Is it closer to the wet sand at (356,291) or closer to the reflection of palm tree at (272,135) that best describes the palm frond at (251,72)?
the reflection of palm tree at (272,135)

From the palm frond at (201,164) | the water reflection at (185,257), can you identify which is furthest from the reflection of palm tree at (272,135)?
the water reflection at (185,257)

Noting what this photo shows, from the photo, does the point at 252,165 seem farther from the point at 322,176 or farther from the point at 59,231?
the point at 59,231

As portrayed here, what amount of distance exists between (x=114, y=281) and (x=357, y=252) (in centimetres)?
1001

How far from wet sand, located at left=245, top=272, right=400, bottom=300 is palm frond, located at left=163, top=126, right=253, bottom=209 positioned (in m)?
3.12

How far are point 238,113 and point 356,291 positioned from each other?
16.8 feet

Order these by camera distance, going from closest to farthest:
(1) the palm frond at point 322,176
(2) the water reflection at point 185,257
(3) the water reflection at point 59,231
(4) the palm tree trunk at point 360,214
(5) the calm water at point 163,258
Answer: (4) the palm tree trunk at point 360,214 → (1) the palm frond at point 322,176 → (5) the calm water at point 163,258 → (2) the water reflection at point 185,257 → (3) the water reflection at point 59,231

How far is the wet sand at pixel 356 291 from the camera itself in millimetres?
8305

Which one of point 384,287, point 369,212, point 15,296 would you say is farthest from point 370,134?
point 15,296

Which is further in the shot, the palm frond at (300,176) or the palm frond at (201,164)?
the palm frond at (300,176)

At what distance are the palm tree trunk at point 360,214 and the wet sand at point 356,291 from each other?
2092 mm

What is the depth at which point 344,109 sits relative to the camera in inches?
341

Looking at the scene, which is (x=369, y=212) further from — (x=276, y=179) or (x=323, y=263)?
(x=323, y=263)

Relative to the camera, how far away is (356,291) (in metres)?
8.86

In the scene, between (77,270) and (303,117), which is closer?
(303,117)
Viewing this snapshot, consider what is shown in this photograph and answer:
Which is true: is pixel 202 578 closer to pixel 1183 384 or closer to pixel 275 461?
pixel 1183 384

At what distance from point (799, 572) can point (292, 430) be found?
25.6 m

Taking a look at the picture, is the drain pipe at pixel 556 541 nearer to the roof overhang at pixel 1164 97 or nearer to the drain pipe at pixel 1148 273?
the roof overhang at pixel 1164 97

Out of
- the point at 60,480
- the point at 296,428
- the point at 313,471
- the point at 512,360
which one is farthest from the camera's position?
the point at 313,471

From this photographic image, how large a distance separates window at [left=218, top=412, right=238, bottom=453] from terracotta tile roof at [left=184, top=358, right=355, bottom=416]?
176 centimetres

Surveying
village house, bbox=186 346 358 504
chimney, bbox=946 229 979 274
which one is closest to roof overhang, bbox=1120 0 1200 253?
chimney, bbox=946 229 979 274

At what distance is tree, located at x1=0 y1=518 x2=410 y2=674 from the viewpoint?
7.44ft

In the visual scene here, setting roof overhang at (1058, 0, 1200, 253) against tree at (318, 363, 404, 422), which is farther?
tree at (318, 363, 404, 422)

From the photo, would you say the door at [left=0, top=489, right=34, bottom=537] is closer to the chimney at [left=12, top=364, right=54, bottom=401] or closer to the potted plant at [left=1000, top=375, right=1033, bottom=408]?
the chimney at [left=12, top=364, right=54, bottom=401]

----

• **TASK DETAILS**
Extract each record, keeping it identical to the original.

• **FULL OUTPUT**
Is it closer to the wet sand at (356,291) or closer to the reflection of palm tree at (272,135) that best describes the palm frond at (251,72)?
the reflection of palm tree at (272,135)

From the palm frond at (201,164) | the water reflection at (185,257), can you identify which is furthest from the reflection of palm tree at (272,135)?
the water reflection at (185,257)

Noting what this photo shows, from the photo, does the point at 252,165 seem farther from the point at 322,176 or farther from the point at 59,231?
the point at 59,231

As portrayed here, what amount of distance exists between (x=114, y=281) and (x=357, y=252) (in centimetres)?
1001

How far from wet sand, located at left=245, top=272, right=400, bottom=300 is palm frond, located at left=163, top=126, right=253, bottom=209 positioned (in m)?
3.12

How far are point 238,113 and point 356,291 positioned from each other?
16.8 feet

Order these by camera distance, going from closest to farthest:
(1) the palm frond at point 322,176
(2) the water reflection at point 185,257
(3) the water reflection at point 59,231
(4) the palm tree trunk at point 360,214
(5) the calm water at point 163,258
Answer: (4) the palm tree trunk at point 360,214 → (1) the palm frond at point 322,176 → (5) the calm water at point 163,258 → (2) the water reflection at point 185,257 → (3) the water reflection at point 59,231

How far is the wet sand at pixel 356 291 from the camera itself in millimetres?
8305

Which one of point 384,287, point 369,212, point 15,296 would you say is farthest from point 370,134?
point 15,296

Which is further in the shot, the palm frond at (300,176) or the palm frond at (201,164)?
the palm frond at (300,176)

At what distance are the palm tree trunk at point 360,214 and the wet sand at point 356,291 from each other?
2092 mm

What is the depth at which point 344,109 sits relative to the camera in inches?
341

Looking at the scene, which is (x=369, y=212) further from — (x=276, y=179) or (x=323, y=263)?
(x=323, y=263)

Relative to the camera, how far away is (356,291) (in metres)?
8.86

In the scene, between (77,270) and (303,117), which is closer?
(303,117)
Viewing this snapshot, consider what is shown in this photograph and answer:
Which is true: is pixel 202 578 closer to pixel 1183 384 or closer to pixel 275 461?
pixel 1183 384

At what distance from point (799, 572) can point (292, 430) be found?
25.6 m

Taking a look at the picture, is the drain pipe at pixel 556 541 nearer to the roof overhang at pixel 1164 97 or nearer to the drain pipe at pixel 1148 273?
the roof overhang at pixel 1164 97

Out of
- the point at 60,480
- the point at 296,428
- the point at 313,471
- the point at 512,360
which one is farthest from the camera's position?
the point at 313,471

From this photographic image, how large a distance separates window at [left=218, top=412, right=238, bottom=453] from terracotta tile roof at [left=184, top=358, right=355, bottom=416]?
176 centimetres

Surveying
village house, bbox=186 346 358 504
chimney, bbox=946 229 979 274
which one is closest to roof overhang, bbox=1120 0 1200 253?
chimney, bbox=946 229 979 274

At what distance is tree, located at x1=0 y1=518 x2=410 y2=674 from the viewpoint?
7.44ft

In the visual scene here, setting roof overhang at (1058, 0, 1200, 253) against tree at (318, 363, 404, 422), which is farther?
tree at (318, 363, 404, 422)

From the photo, would you say the door at [left=0, top=489, right=34, bottom=537] is closer to the chimney at [left=12, top=364, right=54, bottom=401] or closer to the potted plant at [left=1000, top=375, right=1033, bottom=408]?
the chimney at [left=12, top=364, right=54, bottom=401]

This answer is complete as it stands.